DATA SHOWN.
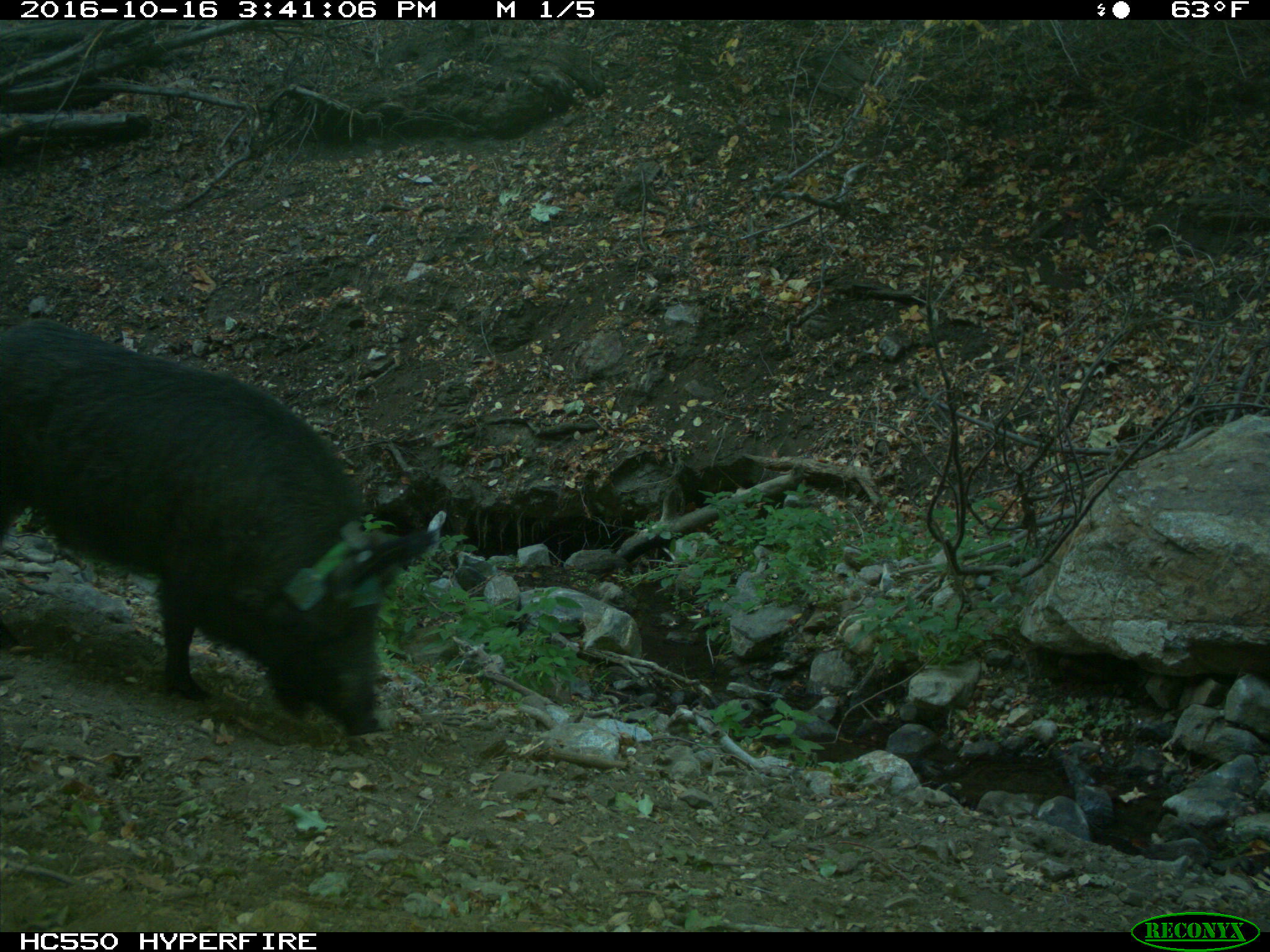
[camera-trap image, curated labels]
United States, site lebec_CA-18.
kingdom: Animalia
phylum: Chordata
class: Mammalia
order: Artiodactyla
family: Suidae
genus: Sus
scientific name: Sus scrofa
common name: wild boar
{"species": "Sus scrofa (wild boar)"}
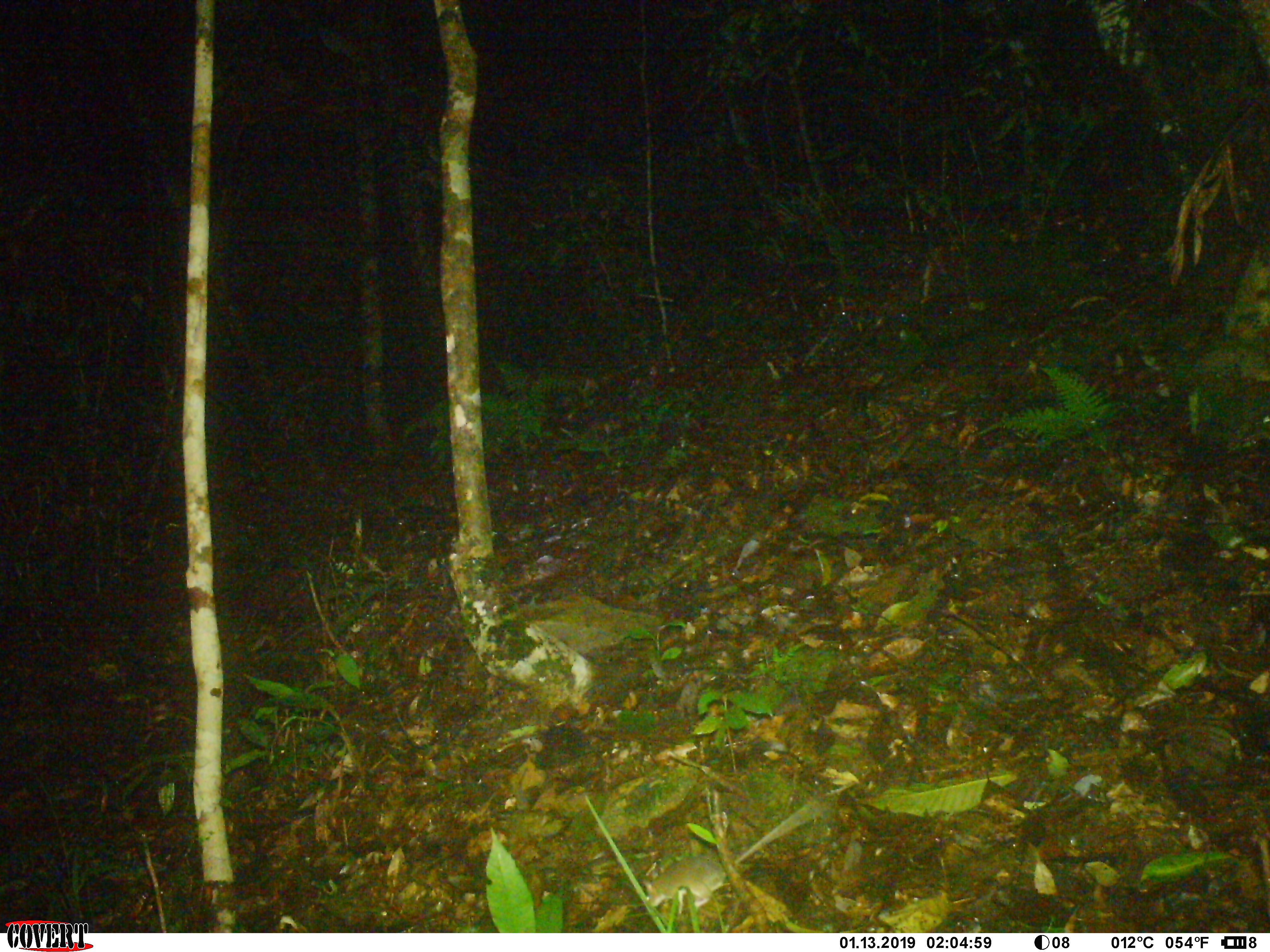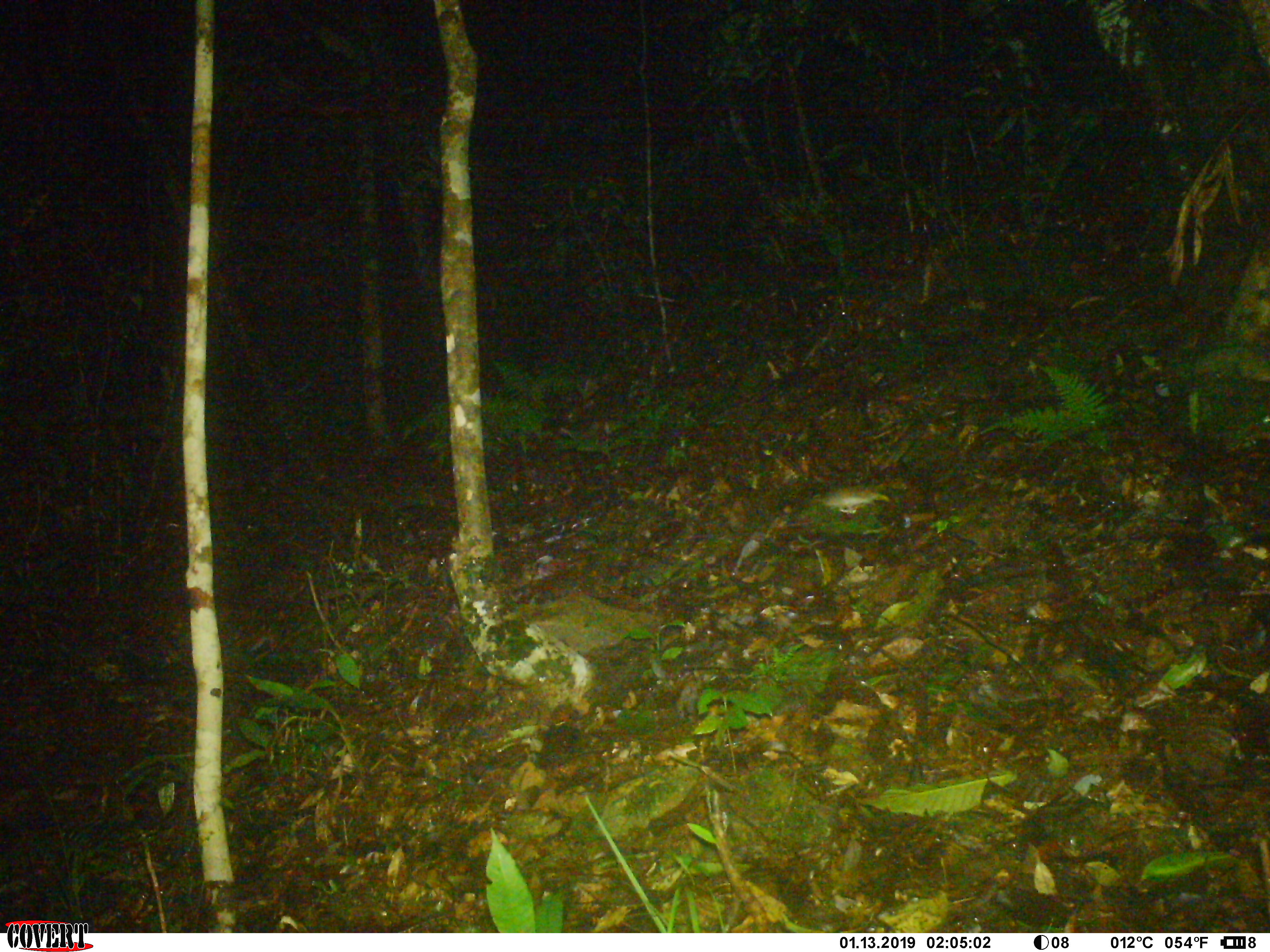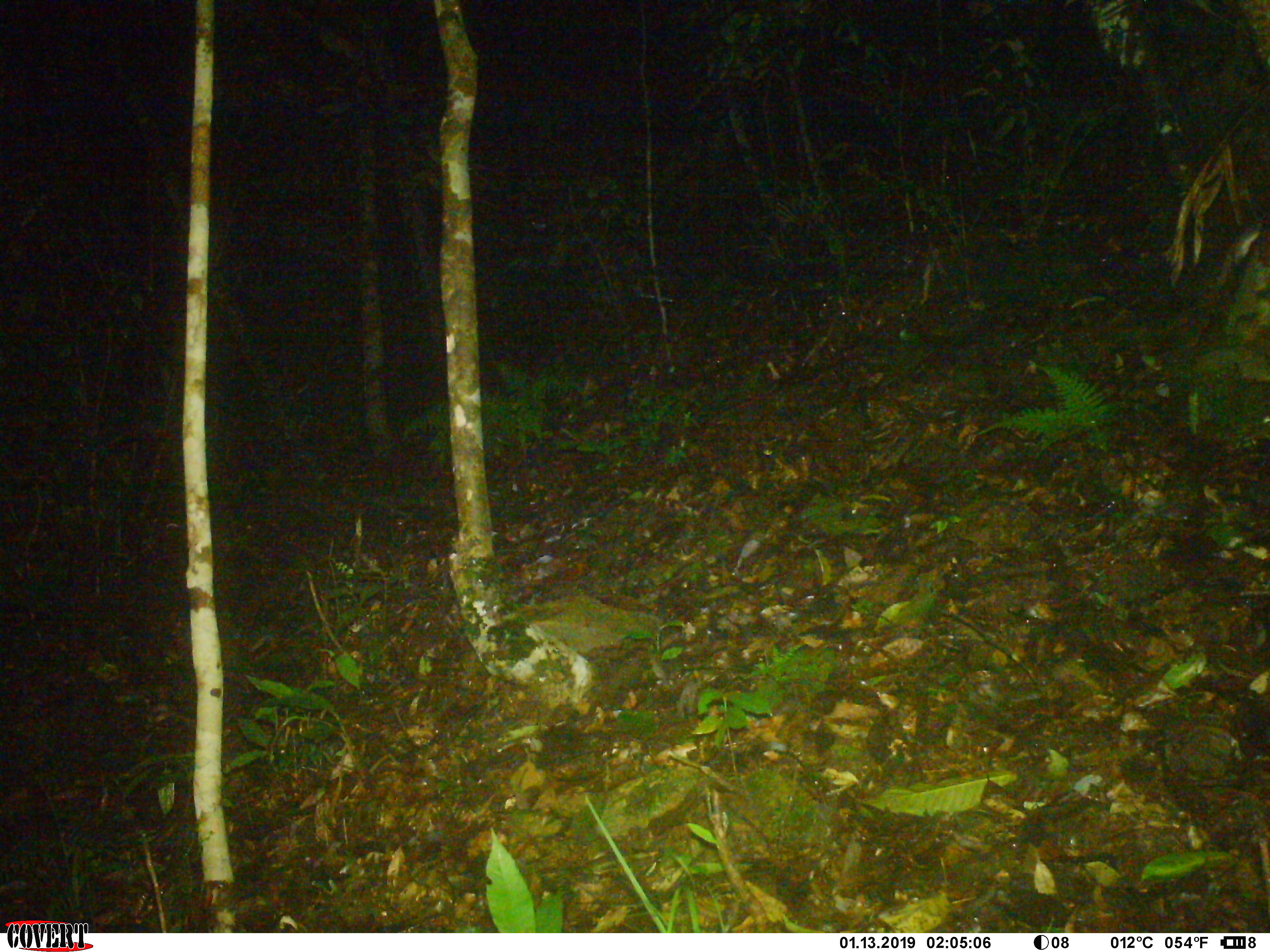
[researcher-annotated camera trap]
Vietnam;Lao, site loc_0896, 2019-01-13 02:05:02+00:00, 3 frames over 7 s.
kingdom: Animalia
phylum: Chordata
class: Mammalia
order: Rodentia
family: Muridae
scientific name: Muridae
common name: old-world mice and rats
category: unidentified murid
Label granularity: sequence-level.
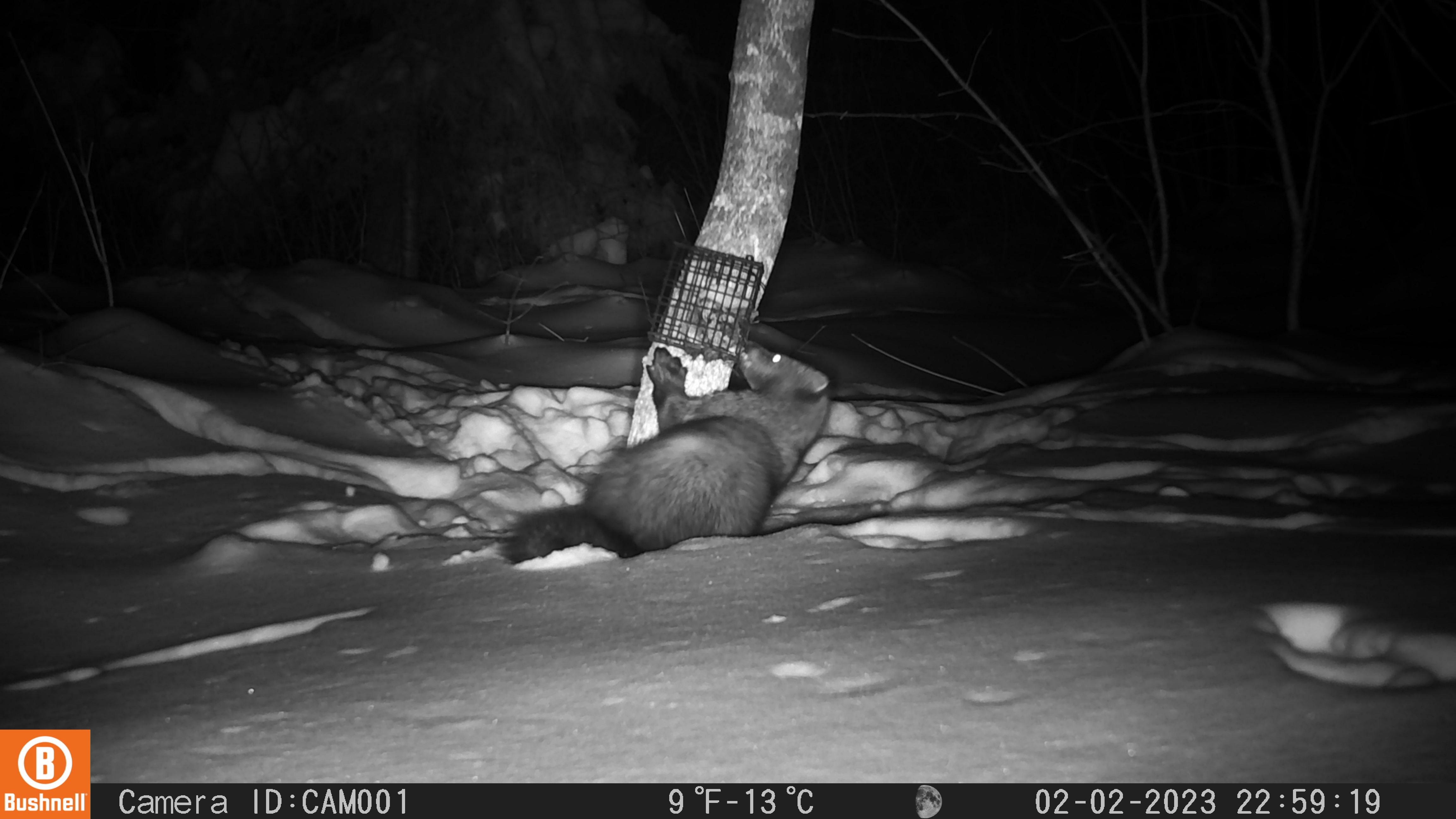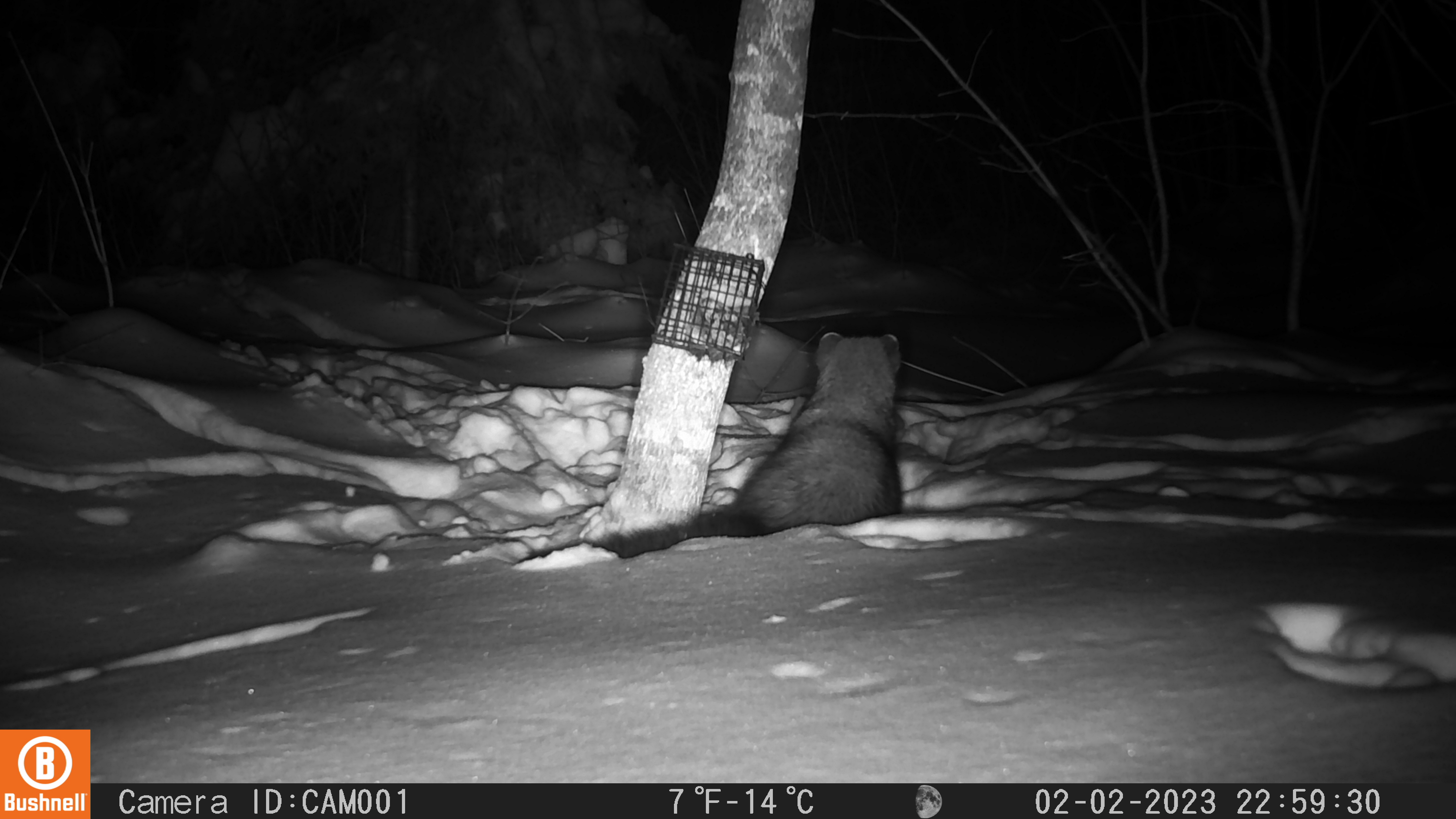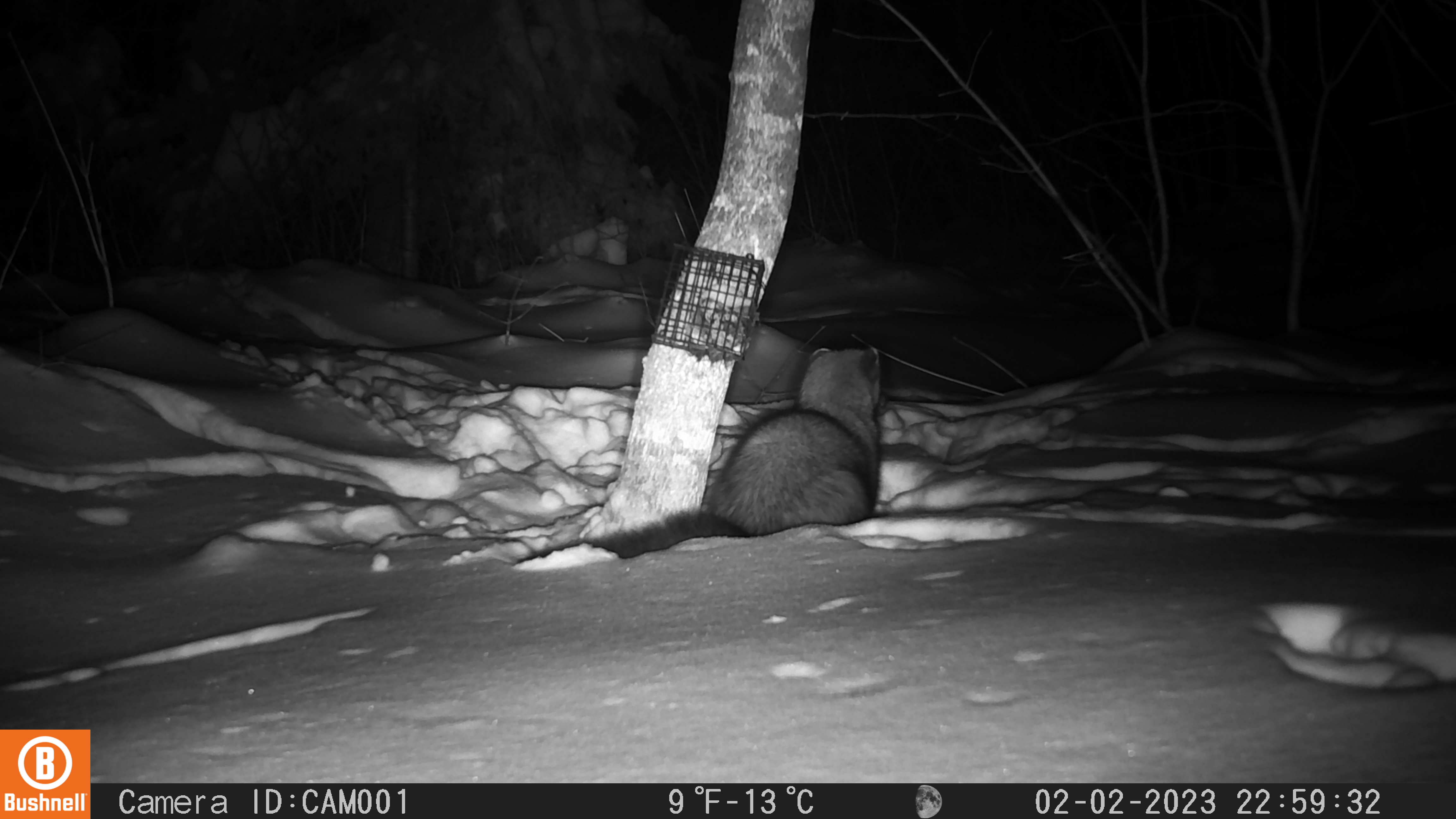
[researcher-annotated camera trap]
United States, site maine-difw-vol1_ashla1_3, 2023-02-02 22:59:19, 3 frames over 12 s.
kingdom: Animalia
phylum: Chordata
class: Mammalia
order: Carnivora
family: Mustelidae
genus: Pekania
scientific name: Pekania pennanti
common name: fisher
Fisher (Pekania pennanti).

TRY IT. Filter the listing down to the lines holding the word "frames", and return those.

ANSWER SPACE.
Vietnam;Lao, site loc_0896, 2019-01-13 02:05:02+00:00, 3 frames over 7 s.
United States, site maine-difw-vol1_ashla1_3, 2023-02-02 22:59:19, 3 frames over 12 s.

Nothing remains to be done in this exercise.